Enel goes all in on sustainability-linked format

IFR 2355 - 17 Oct 2020 - 23 Oct 2020
4 min read
EMEA
Tessa Walsh

Italian utility Enel is continuing to innovate with a sustainability-linked financing framework which is the first of its kind and allows the company to tie multiple instruments to the same targets, in a move that many issuers are expected to follow.

Enel unveiled the framework at the same time as a successful £500m sterling sustainability-linked bond, which is in line with the International Capital Market Association’s June principles and has a second-party opinion from Vigeo Eiris.

"Full alignment with the ICMA principles was our objective," said Alessandro Canta, head of finance and insurance at Enel.

Enel issued the first SLBs in 2019, and is using its experience as a repeat issuer to connect more sustainability-linked instruments to its ESG targets and strategy, and show how targets change over time in a transitioning company as the SLB market continues to develop.

"It's a question of courage. Connecting everything just means that we are current with all the instruments we're devising and with the format that we invented. By the way it's not a new format anymore; it's a new asset class," Canta said.

As well as the £500m sterling SLB, Enel has also tied two sustainability-linked loans (a €5bn deal from April and a €1bn deal from October) and a commercial paper programme of up to €6bn to the same targets and company strategy, which are based on the UN SDG number 13 for climate action and number 7 for affordable and clean energy.

"This is the first sustainability-linked framework where it covers a range of financing instruments,” said Agnes Gourc, co-head of sustainable finance markets at BNP Paribas.

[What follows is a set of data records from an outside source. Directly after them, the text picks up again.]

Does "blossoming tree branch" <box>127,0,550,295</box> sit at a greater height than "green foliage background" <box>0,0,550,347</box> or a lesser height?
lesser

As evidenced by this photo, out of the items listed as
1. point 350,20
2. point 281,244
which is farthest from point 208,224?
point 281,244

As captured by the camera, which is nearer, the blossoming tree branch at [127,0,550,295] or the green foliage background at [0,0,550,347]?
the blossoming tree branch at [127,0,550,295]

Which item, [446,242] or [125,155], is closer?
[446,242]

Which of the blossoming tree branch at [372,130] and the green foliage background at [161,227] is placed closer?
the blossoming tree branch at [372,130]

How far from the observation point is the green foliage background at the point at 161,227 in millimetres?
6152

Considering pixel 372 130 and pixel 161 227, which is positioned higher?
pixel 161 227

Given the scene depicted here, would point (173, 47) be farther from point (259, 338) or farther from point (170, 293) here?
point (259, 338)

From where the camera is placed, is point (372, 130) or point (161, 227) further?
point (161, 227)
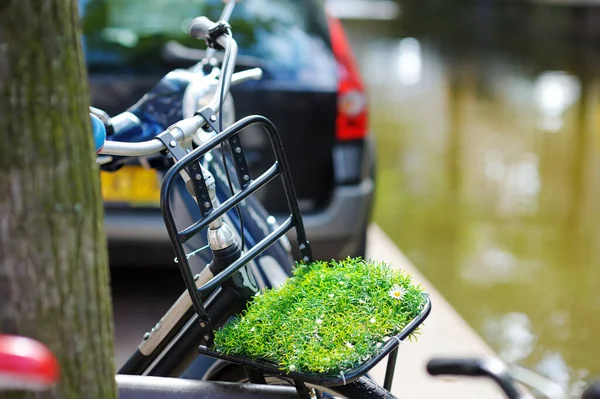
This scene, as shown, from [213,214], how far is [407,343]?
88.8 inches

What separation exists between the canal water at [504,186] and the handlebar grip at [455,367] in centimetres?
207

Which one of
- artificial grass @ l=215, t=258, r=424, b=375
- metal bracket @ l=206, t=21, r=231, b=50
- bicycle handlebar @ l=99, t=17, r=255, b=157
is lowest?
artificial grass @ l=215, t=258, r=424, b=375

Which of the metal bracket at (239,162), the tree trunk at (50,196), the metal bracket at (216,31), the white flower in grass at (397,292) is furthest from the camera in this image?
the metal bracket at (216,31)

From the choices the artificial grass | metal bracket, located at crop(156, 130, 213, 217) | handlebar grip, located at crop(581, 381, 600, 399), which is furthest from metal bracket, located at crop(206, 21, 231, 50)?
handlebar grip, located at crop(581, 381, 600, 399)

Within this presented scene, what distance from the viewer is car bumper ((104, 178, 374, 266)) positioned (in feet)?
12.3

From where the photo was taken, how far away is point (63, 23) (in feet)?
4.01

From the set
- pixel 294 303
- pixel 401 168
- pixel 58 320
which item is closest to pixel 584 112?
pixel 401 168

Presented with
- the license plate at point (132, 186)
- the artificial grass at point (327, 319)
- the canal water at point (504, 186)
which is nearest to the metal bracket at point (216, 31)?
the artificial grass at point (327, 319)

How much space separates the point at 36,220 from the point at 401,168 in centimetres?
593

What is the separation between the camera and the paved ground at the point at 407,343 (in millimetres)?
3354

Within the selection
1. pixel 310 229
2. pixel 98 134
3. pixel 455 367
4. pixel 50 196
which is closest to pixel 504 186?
pixel 310 229

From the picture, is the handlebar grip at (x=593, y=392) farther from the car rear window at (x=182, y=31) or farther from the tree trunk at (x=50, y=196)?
the car rear window at (x=182, y=31)

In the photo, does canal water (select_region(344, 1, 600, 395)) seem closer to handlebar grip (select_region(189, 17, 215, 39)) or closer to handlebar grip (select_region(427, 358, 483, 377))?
handlebar grip (select_region(427, 358, 483, 377))

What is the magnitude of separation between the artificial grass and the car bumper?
1937mm
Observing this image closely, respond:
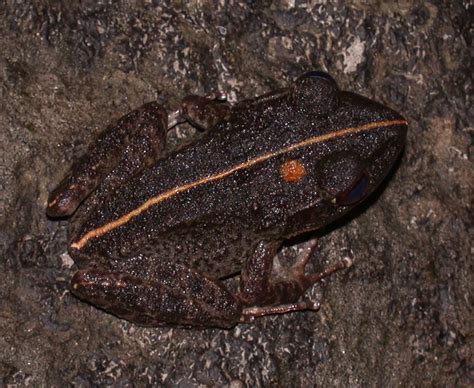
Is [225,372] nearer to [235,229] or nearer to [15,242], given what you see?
[235,229]

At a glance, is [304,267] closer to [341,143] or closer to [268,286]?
[268,286]

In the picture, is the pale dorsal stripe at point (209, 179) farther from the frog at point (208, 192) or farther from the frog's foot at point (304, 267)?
the frog's foot at point (304, 267)

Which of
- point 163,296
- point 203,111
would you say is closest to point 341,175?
point 203,111

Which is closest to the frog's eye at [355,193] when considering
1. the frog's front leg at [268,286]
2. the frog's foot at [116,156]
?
the frog's front leg at [268,286]

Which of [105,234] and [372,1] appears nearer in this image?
[105,234]

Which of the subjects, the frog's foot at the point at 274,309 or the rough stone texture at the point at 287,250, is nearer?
the rough stone texture at the point at 287,250

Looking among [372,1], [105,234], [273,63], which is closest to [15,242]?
[105,234]
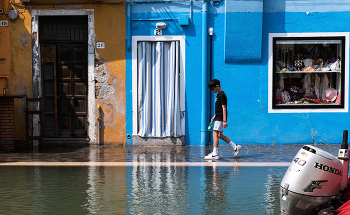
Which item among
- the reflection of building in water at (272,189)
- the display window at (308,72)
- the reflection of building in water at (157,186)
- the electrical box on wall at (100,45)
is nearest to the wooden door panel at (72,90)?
the electrical box on wall at (100,45)

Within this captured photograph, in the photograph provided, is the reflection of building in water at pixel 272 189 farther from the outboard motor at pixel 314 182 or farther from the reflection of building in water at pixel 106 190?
the reflection of building in water at pixel 106 190

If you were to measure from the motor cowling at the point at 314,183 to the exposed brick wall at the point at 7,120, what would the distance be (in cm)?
880

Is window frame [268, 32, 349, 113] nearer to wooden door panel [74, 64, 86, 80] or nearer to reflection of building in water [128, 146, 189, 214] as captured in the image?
reflection of building in water [128, 146, 189, 214]

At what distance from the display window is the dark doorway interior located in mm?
5290

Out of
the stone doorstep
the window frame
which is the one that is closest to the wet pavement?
the stone doorstep

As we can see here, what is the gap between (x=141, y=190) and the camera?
271 inches

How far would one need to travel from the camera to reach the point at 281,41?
12234 mm

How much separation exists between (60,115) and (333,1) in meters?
8.10

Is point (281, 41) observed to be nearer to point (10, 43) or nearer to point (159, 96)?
point (159, 96)

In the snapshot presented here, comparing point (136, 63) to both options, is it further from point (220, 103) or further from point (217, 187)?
point (217, 187)

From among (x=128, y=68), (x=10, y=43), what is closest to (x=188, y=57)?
(x=128, y=68)

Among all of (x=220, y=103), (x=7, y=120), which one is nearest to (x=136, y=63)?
(x=220, y=103)

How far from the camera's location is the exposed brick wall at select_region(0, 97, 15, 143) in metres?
11.4

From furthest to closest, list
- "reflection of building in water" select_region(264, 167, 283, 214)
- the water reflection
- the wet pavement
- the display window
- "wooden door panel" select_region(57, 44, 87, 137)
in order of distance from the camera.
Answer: "wooden door panel" select_region(57, 44, 87, 137), the display window, the wet pavement, "reflection of building in water" select_region(264, 167, 283, 214), the water reflection
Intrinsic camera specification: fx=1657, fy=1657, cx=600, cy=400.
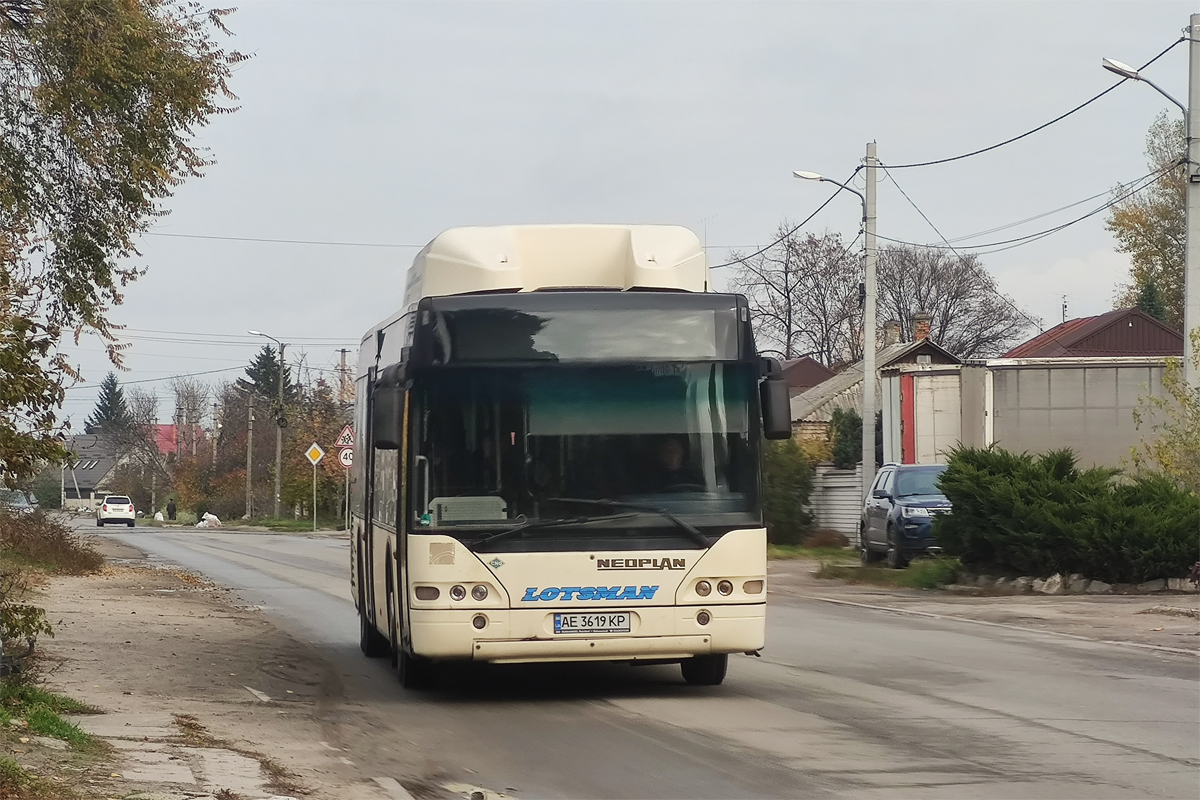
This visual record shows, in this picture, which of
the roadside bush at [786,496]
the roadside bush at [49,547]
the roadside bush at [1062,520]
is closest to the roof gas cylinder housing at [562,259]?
the roadside bush at [1062,520]

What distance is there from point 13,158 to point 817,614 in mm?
10766

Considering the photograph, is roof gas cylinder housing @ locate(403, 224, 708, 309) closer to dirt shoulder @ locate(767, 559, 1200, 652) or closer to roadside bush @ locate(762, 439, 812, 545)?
dirt shoulder @ locate(767, 559, 1200, 652)

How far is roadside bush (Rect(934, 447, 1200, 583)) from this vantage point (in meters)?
21.5

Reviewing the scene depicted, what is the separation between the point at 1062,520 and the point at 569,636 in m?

Enel is choosing different KPIs for different instruments based on maturity, while the sustainability performance targets which calibrate the KPIs are changing over time as Enel’s business plan is updated and the company decarbonises.

"The target is changing on a rolling basis every year along with the business plan," Canta said.

Instruments with intermediate maturities, including the sterling 2027 note, are linked to a KPI based on the percentage of renewable installed capacity, whereas those with longer maturities, such as a 2034 euro note, have a KPI tied to scope one greenhouse gas emissions.

The sustainability performance targets on the renewable capacity KPI have risen to 60% by 2022 on the sterling bonds, up from 55% by 2021 on Enel’s original 2019 deals.

"Linking the whole of your financing to particular targets makes it even more powerful in terms of the signal you're giving to the market," said Federica Calvetti, head of ESG DCM for EMEA at Deutsche Bank.

Enel is considering adding more sustainability-linked instruments under the framework, including subsidised and development finance with lenders such as the EIB. Enel's subsidiary, Endesa, has already linked a factoring loan to its CP programme and a syndicated loan.

"Linking the factoring and trade financing to certain KPIs is something that we are also evaluating, also on the supply chain,” Canta said.

The framework is flexible and has been designed for further iteration.

"It is relatively easy to add other financing instruments on top," Gourc said.

Although having different targets on different transactions could be confusing and could make price discovery more difficult, Canta said that investors had understood the concept of regularly updating targets.

"We do not see major risks if you have a serious approach to what you're doing. The benefit is that investors will start to look at you in a different way – you are confirming on the financial side what you're saying on the strategy side," Canta said.